Eclipse Modelling Framework: Q&A With the Authors
This week at EclipseZone has been all about EMF, with the launch of the refcard, a review of the new EMF book and today we meet the four authors behind the second edition of the Eclipse Modelling Framework book.
The gang of four that wrote the book are Dave Steinberg, Frank Budinsky, Marcelo Paternstro and Ed Merks. I asked them each about the book and about the Eclipse Modelling Framework including their top tips for it's use.
Competition Time! DZone, together with the Eclipse Foundation, are happy to offer you the chance to win either the new edition of the EMF book or an Eclipse shirt. To be in with a chance of winning just tell us about your use of modelling, EMF or what you like about EMF. We will then randomly select a winner based on the entries received by 3 February, 2009.
James Sugrue: Could you please introduce yourselves?
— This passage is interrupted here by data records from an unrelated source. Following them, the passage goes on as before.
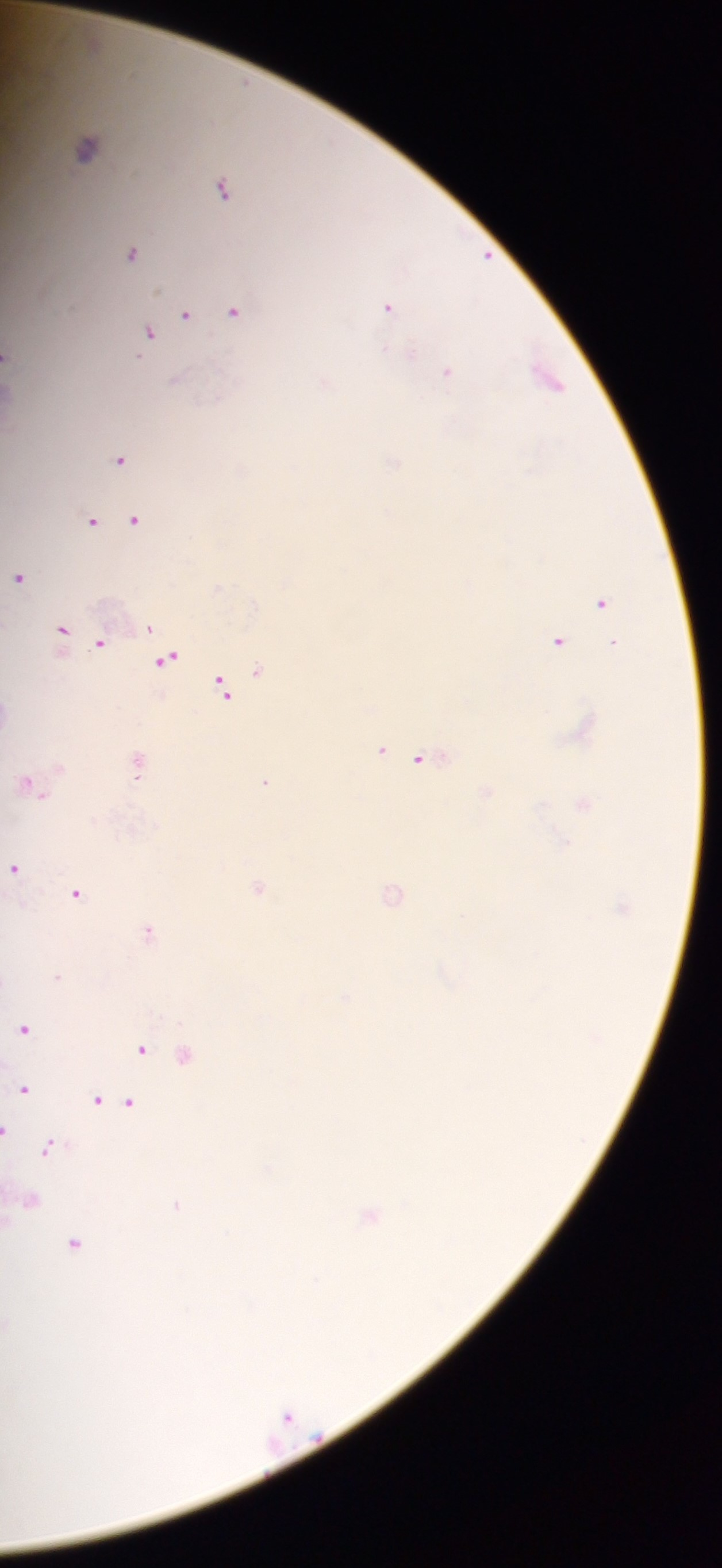

Approximate centers as (x, y) in pixels.
Summary:
  - Plasmodium parasite locations: (86, 148), (221, 187), (130, 252), (387, 307), (233, 310), (185, 314), (148, 332), (410, 353), (7, 355), (446, 372), (546, 377), (176, 378), (119, 458), (393, 464), (134, 519), (92, 520), (18, 577), (601, 602), (148, 627), (60, 631), (99, 641), (557, 641), (613, 643), (166, 659), (256, 669), (222, 687), (379, 750), (421, 760), (136, 764), (265, 782), (27, 783), (14, 869), (257, 888), (75, 893), (391, 894), (147, 930), (57, 977), (24, 1028), (140, 1048), (184, 1054), (23, 1090), (96, 1100), (128, 1102), (6, 1130), (47, 1148), (29, 1200), (176, 1204), (368, 1216), (74, 1243), (8, 1323)
  - Capture: mobile-phone photograph through a microscope
  - Preparation: thick blood film
  - Image size: 722×1568 pixels
  - Country: Ghana
  - Field of view: single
Ed Merks: My name is Ed Merks. I'm the lead for the EMF project and the co-lead for the top-level Eclipse Modeling project. I work as a software consultant in partnership with itemis AG. I've been working on EMF since the very beginning.
Frank Budinsky: My name is Frank Budinsky. I'm a senior architect at IBM and a founding member of the EMF project at Eclipse. I've been involved in framework and generator design for many years, including as design lead for the EMF-based Tuscany Service Data Objects (SDO) project at Apache, and as co-chair of the SDO technical committee at OASIS.
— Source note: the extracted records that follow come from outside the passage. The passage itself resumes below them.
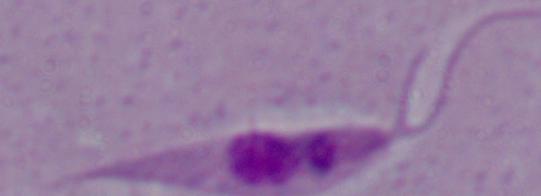 A Leishmania parasite is shown. Captured at 1000x magnification. Photomicrograph.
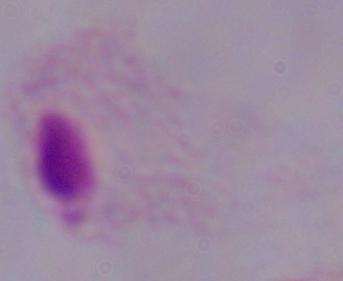

Summary:
  - Magnification: 1000x
  - Identification: trichomonad
  - Modality: photomicrograph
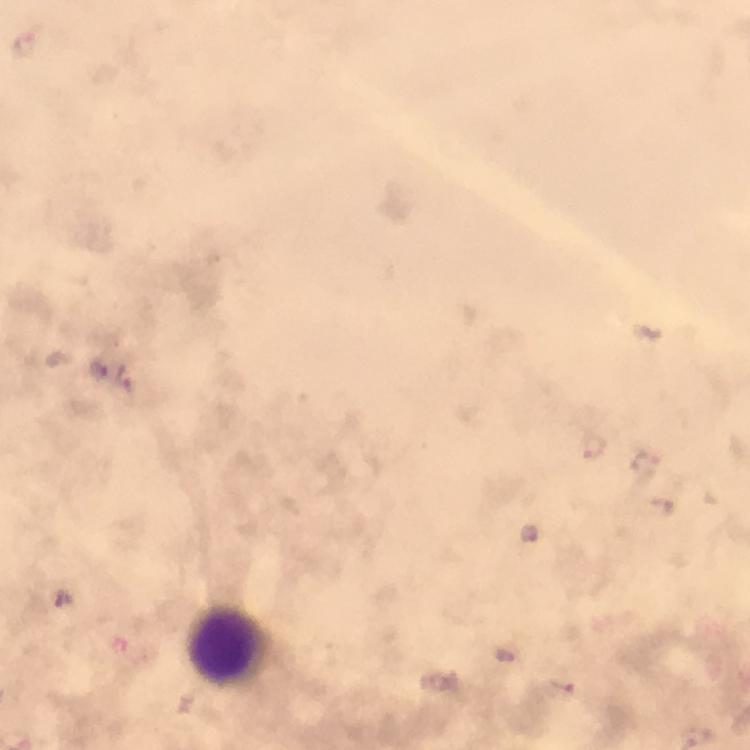 Approximate centers as (x, y) in pixels. Leukocyte locations: (223, 644). Malaria parasite locations: (99, 368), (126, 380), (529, 533), (504, 655), (562, 686), (698, 737). From a diagnostic examination for malaria. Cropped region of a single field of view. 100x magnification. Thick blood film. Image is 750×750 pixels. Smartphone photograph taken through a microscope. Giemsa stain. Immersion oil was used.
Dave Steinberg: My name is Dave Steinberg. I'm a software developer at IBM and an EMF committer. I started working on EMF with Ed and Frank before it was open-sourced in 2002
Marcelo Paternostro: My name is Marcelo Paternostro. I've been an EMF committer since 2004 and a user for even longer. I am actually quite proud for being one of the first developers to adopt it, when it was still an internal component at IBM. Before joining the EMF team, I've worked on TPTP's first incarnation, Hyades, and on components for IBM's WebSphere Studio Application Developer, now Rational Application Developer (RAD).
James: This has been a long awaited book. Did you find the second edition difficult to write? Were there any particularly difficult sections?
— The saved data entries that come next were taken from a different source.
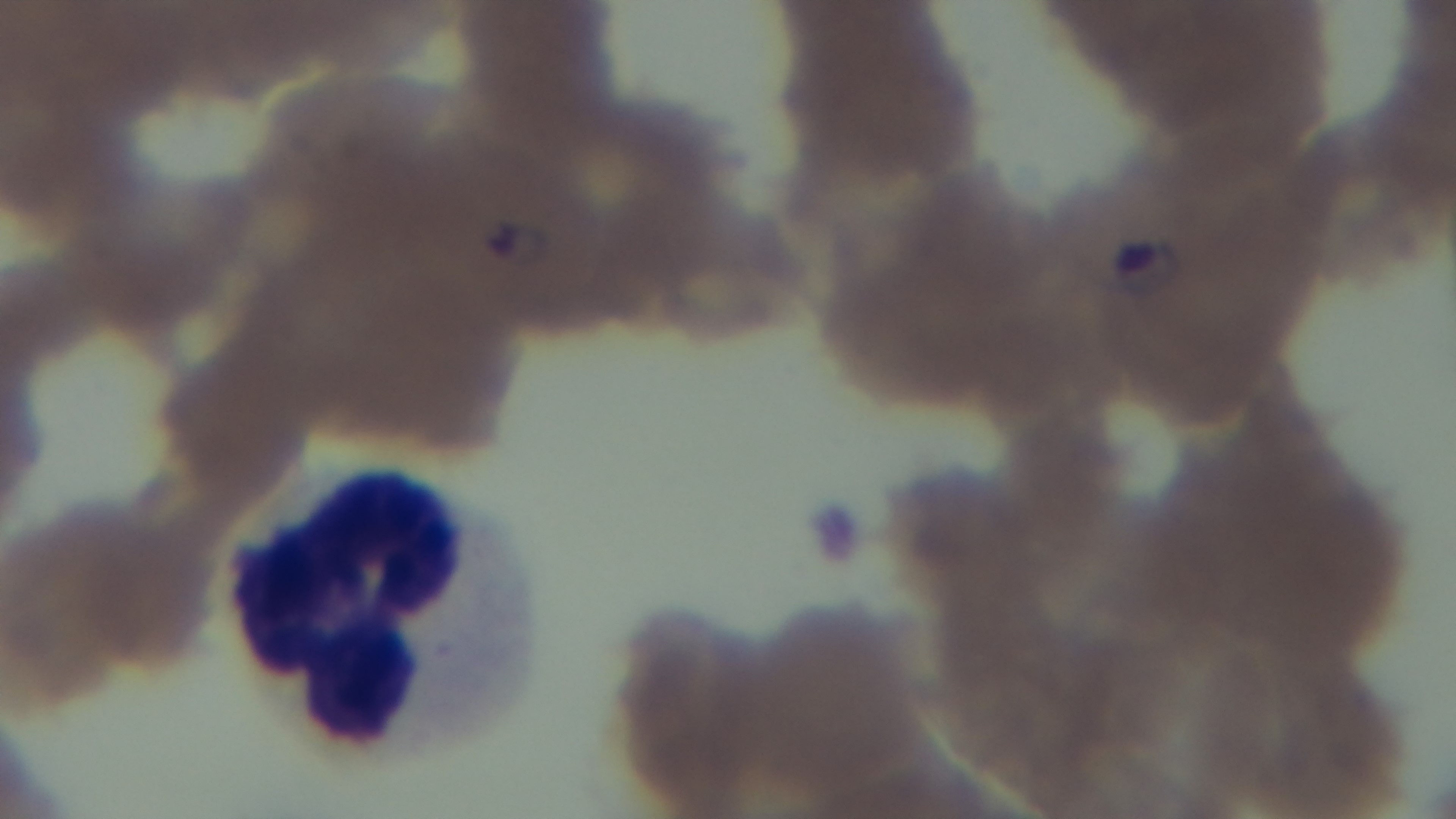

Summary:
  - Objective: 100x oil immersion
  - Malaria status: infected
  - Field of view: one from the slide
  - Stain: Giemsa
  - Preparation: thin blood film
  - Capture: mounted 4K digital camera
  - Modality: light microscopy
Comment on the morphology of the erythrocytes.
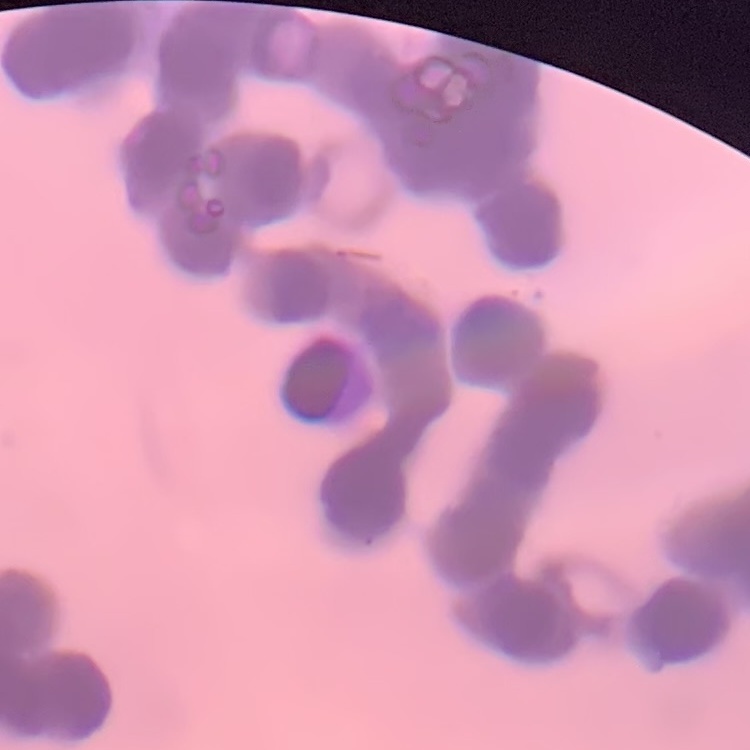

Rouleaux formation.

Square crop of a larger photomicrograph. Stained with either Field's or Giemsa. Thin blood smear.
Ed: The long waiting was the most difficult part because I only wrote a very small part of the content. Mostly I worked very hard on my delegation skills, i.e., I delegated the challenging task of writing the book to Marcelo and Dave.
Frank: The problem with writing a book about a fast moving technology is that one can easily fall into the trap of not writing quickly enough to keep up with the changes happening to the technology itself. The distance to the finish line never seems to change since there's always something new that has to be covered. We fell into that trap for a little while on this book but with a concerted push at the end, we managed to finally get it done. With Dave acting as lead author for this edition, there would be no compromise in the quality and completeness, just to get it done. I think the end result speaks for itself and was worth the wait.
Dave: Yes, writing the second edition was a difficult task. EMF has grown so much since the first edition that a lot more judgement was needed in determining what to cover and in how much detail. I also think we set the bar higher for ourselves this time, demanding a higher level of quality in terms of content, consistency, and language.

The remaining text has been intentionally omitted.